What is event sourcing?

What is event sourcing?

Event sourcing is an architecture that keeps track of events (actions) that occur in an application and builds data that the application needs from those events. This is quite different from traditional database-backed applications where data is Created/Read/Updated/Deleted (CRUD) from within an application event and only the latest version of the data persists.

By keeping a permanent record of what events occurred in an application, event sourcing adds to data additional semantics and a dimension of time. This opens possibilities for solving problems that are beyond other architectures.

Additionally, event sourcing has characteristics that help build applications that can offer fast data access, high availability, and the potential to scale at low cost.

How event sourcing compares to traditional database-backed applications

The diagram below shows how a typical application reads and writes data to a database. The key characteristic that might go unnoticed is that data is written and read from the same place.

Application writes data to a database and then reads data from the same database storage medium.

Let's contrast this with the data flow in an event sourcing architecture seen in the following diagram. We'll explore the details of each component part in the diagram in the subsequent section. For now, notice how in event sourcing the application writes data to one place but reads data from another place. Separating read and write mediums is a key characteristic that makes the benefits of event sourcing possible.

In an event sourcing application, events are generated by an application and sent for permanent storage to a broker. These events are read by microservices which make meaning data from these events and store this data in temporary storage. The original application that created the events now reads data from microservices.

Another major difference between event sourcing and a database solution is how data is stored. Databases organize data into tables that look like the one seen below, which is quite different from how applications actually use data.

ProductId ProductName Quantity
260 Barley 40
261 Hops 34
265 Yeast 12
274 Spring water 75

By contrast, event sourcing stores data in a way that is very close to how data is structured inside of applications – as objects. These objects can be serialized or active in memory. A serialized object might look like this:

[
    {"ProductId":260,"ProductName":"Barley","Quantity":40.0},
    {"ProductId":261,"ProductName":"Hops","Quantity":34.0},
    {"ProductId":265,"ProductName":"Yeast","Quantity":12.0},
    {"ProductId":274,"ProductName":"Spring water","Quantity":75.0}
]

One final difference is that databases use queries written in SQL to aggregate data whenever data is requested by the user of an application. Event sourcing also performs aggregations, but they are done in the language of the application whenever something happens in an application.

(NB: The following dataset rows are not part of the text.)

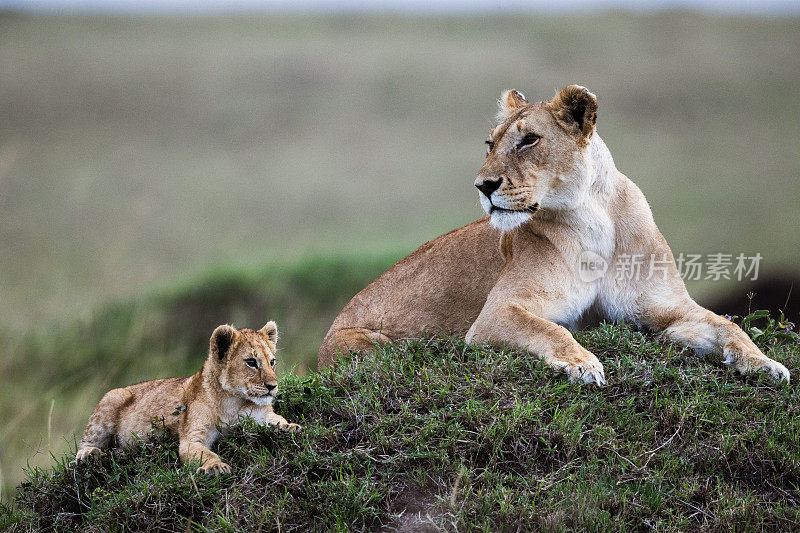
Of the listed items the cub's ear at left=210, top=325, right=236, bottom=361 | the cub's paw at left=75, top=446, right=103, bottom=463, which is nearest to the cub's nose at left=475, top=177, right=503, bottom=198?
the cub's ear at left=210, top=325, right=236, bottom=361

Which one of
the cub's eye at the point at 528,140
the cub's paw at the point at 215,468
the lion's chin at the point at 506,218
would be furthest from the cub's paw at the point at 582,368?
the cub's paw at the point at 215,468

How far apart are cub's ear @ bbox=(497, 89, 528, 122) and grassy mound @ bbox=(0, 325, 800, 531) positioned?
1788 mm

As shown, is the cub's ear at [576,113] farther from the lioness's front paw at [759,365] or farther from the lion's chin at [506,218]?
the lioness's front paw at [759,365]

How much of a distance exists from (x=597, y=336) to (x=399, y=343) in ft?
4.78

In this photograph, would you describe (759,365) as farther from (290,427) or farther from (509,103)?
(290,427)

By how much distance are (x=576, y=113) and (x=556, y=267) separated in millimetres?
1050

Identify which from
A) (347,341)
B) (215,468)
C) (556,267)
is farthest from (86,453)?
(556,267)

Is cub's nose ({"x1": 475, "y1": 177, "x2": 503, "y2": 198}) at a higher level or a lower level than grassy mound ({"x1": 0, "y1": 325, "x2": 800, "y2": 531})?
higher

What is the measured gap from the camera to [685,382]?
17.9ft

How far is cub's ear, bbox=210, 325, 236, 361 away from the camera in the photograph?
5.02 meters

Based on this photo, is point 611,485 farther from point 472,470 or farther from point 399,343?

Now let's explore in more detail how event sourcing works.

Follow the data flow
From the Application to the Broker…

When an event (any action) occurs in your application, event sourcing packages information about the event into a message, sends it to an application called a broker that runs on a server, which then saves the message to storage.

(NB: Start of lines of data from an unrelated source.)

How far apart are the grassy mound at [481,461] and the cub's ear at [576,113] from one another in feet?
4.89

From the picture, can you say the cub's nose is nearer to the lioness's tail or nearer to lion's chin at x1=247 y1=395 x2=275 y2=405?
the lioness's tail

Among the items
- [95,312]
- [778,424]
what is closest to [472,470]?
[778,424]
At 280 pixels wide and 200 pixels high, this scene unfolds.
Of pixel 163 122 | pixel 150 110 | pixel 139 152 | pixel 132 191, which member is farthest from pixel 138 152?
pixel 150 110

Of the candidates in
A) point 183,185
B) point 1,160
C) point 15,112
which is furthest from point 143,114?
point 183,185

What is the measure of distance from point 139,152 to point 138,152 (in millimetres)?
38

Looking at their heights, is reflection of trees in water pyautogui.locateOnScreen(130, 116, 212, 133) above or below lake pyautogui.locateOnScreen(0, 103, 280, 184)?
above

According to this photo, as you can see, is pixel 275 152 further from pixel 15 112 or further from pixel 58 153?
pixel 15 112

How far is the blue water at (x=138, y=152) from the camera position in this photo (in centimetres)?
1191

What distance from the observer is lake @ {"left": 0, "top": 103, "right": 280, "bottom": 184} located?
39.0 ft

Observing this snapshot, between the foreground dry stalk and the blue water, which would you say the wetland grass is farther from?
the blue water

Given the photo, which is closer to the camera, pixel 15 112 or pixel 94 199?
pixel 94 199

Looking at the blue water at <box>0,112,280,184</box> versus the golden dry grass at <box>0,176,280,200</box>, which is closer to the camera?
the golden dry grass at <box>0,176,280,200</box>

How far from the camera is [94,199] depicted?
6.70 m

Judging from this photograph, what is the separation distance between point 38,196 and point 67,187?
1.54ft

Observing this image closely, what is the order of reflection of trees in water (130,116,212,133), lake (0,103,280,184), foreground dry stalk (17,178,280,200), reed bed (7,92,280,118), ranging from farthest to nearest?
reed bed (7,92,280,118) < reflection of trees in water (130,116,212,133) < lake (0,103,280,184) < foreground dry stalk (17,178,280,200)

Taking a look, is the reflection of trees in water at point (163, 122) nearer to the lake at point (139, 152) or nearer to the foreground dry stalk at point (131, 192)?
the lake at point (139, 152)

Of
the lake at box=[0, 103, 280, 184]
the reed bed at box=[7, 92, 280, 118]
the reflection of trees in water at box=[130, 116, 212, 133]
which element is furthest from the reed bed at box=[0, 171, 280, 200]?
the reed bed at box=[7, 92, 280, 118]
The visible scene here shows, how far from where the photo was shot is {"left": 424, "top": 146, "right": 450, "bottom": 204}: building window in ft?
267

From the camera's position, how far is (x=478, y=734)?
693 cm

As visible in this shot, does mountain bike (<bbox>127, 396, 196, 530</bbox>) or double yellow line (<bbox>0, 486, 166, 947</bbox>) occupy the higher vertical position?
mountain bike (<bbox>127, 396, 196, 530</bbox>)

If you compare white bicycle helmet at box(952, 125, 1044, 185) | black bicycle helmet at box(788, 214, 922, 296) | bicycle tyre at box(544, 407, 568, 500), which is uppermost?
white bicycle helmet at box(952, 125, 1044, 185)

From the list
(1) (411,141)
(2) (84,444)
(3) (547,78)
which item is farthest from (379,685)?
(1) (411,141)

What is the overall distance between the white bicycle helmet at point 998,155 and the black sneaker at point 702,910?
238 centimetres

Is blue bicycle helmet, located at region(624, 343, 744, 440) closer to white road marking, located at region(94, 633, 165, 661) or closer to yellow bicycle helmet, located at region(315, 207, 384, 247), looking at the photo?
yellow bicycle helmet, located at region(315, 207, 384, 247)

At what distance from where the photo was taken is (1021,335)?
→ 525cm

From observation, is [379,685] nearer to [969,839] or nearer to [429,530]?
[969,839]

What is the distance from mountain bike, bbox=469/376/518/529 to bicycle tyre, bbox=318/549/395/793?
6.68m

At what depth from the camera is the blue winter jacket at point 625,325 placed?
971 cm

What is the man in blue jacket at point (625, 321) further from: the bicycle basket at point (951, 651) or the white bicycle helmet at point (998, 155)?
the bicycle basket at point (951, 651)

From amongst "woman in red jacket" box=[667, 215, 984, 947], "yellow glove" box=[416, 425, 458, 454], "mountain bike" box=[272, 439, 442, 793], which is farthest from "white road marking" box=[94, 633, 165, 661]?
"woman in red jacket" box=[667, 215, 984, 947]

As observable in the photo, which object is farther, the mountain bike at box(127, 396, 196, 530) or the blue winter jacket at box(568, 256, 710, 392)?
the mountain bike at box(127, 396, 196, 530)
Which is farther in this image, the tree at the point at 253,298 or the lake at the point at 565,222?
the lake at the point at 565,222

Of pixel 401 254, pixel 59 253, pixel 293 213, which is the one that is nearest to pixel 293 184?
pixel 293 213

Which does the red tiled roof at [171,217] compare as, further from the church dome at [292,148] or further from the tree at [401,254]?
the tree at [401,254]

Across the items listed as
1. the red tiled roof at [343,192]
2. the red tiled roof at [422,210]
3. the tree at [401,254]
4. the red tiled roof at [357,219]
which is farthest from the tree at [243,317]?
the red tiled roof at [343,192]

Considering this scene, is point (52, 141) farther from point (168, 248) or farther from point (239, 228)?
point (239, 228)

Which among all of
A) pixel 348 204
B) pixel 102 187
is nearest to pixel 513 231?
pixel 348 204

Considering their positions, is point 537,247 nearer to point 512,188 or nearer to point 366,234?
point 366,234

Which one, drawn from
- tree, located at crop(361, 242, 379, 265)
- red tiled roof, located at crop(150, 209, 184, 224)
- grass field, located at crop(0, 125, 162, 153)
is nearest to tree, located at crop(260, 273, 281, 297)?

The flow of data is in one direction - from the application to the broker.

For example, in an application used by people, an event could be triggered by the action of pressing the Save button on a form, plus the data in the form. In an Internet of Things (IoT) application, an event could be caused by a timer triggering a sensor reading, plus data from the sensor reading.

Below is an example of an event message that is triggered by an action in an inventory tracking system—the withdrawal of a product:

InventoryWithdrawalEvent_v1
{
    "productId": 260,
    "amount": 46,
    "unitOfMeasure": "lbs",
    "noticedDate": "2018-01-22T14:15:00"
}

Here, we called the event message generated InventoryWithdrawalEvent_v1. The _v1 in the event message name is a way of versioning an event message. In the future, should you want to change the structure of the message by adding or modifying its properties (such as adding the product's name), you would name the new event message with an incremented number such as InventoryWithdrawalEvent_v2.

Once the event message is received by the broker, it is saved to storage. The type of physical storage medium is not that important to the overall architecture, because all interactions are done through the broker. However, the way data is organized logically by the broker is quite important. First, the messages are stored in the form of lists, and in the order they are received. Also, event messages are only ever appended to lists, since they represent a record of the history of actions in your application. So event messages should not be deleted or modified, only appended.

Conceptually, permanent storage of events resembles multiple blockchains which are lists.

Lastly, each event message is stored in a list with other related messages. These lists are called streams and they are identified by name in the form of a path that is similar to a URL or a file system path. So a stream name might look like this: /Inventory/North East Region

From the Broker to Microservices…

Microservices are single purpose applications that host data that the application needs. Typically, the data is held in temporary storage like RAM, and in the form of an object that the application can easily consume. But other forms of storage/structure can also work. The application data is kept current in real time as the microservice reads new event messages received from the broker.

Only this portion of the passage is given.